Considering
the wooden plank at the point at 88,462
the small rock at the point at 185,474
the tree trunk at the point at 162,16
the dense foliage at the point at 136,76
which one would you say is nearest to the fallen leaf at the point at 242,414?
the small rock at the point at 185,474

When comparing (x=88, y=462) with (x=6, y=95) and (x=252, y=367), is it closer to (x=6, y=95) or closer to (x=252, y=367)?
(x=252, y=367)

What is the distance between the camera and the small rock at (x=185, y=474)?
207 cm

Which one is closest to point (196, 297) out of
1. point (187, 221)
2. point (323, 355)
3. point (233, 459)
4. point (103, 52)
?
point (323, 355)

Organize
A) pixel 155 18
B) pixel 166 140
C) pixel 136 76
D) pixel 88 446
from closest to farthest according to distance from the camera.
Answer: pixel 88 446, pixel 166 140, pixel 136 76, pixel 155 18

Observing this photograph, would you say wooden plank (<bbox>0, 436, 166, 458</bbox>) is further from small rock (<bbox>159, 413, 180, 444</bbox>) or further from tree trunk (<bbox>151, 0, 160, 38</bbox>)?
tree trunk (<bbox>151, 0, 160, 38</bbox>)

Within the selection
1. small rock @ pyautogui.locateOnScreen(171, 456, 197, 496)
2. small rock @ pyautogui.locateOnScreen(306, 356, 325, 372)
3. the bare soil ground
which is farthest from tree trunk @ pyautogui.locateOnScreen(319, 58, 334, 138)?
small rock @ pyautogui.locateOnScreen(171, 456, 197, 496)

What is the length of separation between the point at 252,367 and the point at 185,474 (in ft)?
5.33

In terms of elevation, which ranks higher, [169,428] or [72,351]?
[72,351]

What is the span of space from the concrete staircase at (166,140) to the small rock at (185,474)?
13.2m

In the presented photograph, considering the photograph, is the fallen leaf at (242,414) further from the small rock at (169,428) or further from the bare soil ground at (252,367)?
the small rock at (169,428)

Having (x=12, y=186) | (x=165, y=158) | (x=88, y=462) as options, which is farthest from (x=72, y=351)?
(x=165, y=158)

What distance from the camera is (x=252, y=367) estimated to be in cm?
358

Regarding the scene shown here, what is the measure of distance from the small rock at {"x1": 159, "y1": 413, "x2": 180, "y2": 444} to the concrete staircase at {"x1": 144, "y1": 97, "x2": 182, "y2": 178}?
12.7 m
▬▬▬▬▬▬▬▬▬▬
_Your instructions_.
Retype all of the records above verbatim, preserving every line.

_Task result_.
Considering
the wooden plank at the point at 88,462
the small rock at the point at 185,474
the tree trunk at the point at 162,16
the dense foliage at the point at 136,76
which one would you say is nearest to the fallen leaf at the point at 242,414?
the small rock at the point at 185,474

When comparing (x=88, y=462) with (x=6, y=95) and (x=252, y=367), is it closer to (x=6, y=95) or closer to (x=252, y=367)?
(x=252, y=367)

What is the distance between the camera and the small rock at (x=185, y=474)?
207 cm

Which one is closest to point (196, 297) out of
1. point (187, 221)
2. point (323, 355)
3. point (233, 459)
4. point (103, 52)
?
point (323, 355)

Organize
A) pixel 155 18
B) pixel 166 140
C) pixel 136 76
D) pixel 88 446
from closest to farthest according to distance from the camera.
Answer: pixel 88 446, pixel 166 140, pixel 136 76, pixel 155 18

Observing this photograph, would you say wooden plank (<bbox>0, 436, 166, 458</bbox>) is further from small rock (<bbox>159, 413, 180, 444</bbox>) or further from tree trunk (<bbox>151, 0, 160, 38</bbox>)?
tree trunk (<bbox>151, 0, 160, 38</bbox>)

Within the selection
1. small rock @ pyautogui.locateOnScreen(171, 456, 197, 496)
2. small rock @ pyautogui.locateOnScreen(306, 356, 325, 372)
3. the bare soil ground
which is farthest from tree trunk @ pyautogui.locateOnScreen(319, 58, 334, 138)?
small rock @ pyautogui.locateOnScreen(171, 456, 197, 496)

What is the length of separation between the point at 252,367 and the point at 185,474 (in ft)?
5.33

In terms of elevation, which ranks higher, [169,428] or [72,351]?
[72,351]

What is the span of space from the concrete staircase at (166,140) to the small rock at (185,474)?
13.2m

In the presented photograph, considering the photograph, is the fallen leaf at (242,414) further from the small rock at (169,428) or further from the bare soil ground at (252,367)?
the small rock at (169,428)

Having (x=12, y=186) | (x=165, y=158) | (x=88, y=462) as options, which is farthest from (x=72, y=351)?
(x=165, y=158)

What distance from the camera is (x=252, y=367) estimated to be in cm?
358

Regarding the scene shown here, what is the measure of distance from the small rock at {"x1": 159, "y1": 413, "x2": 180, "y2": 444} to the concrete staircase at {"x1": 144, "y1": 97, "x2": 182, "y2": 178}?
12.7 m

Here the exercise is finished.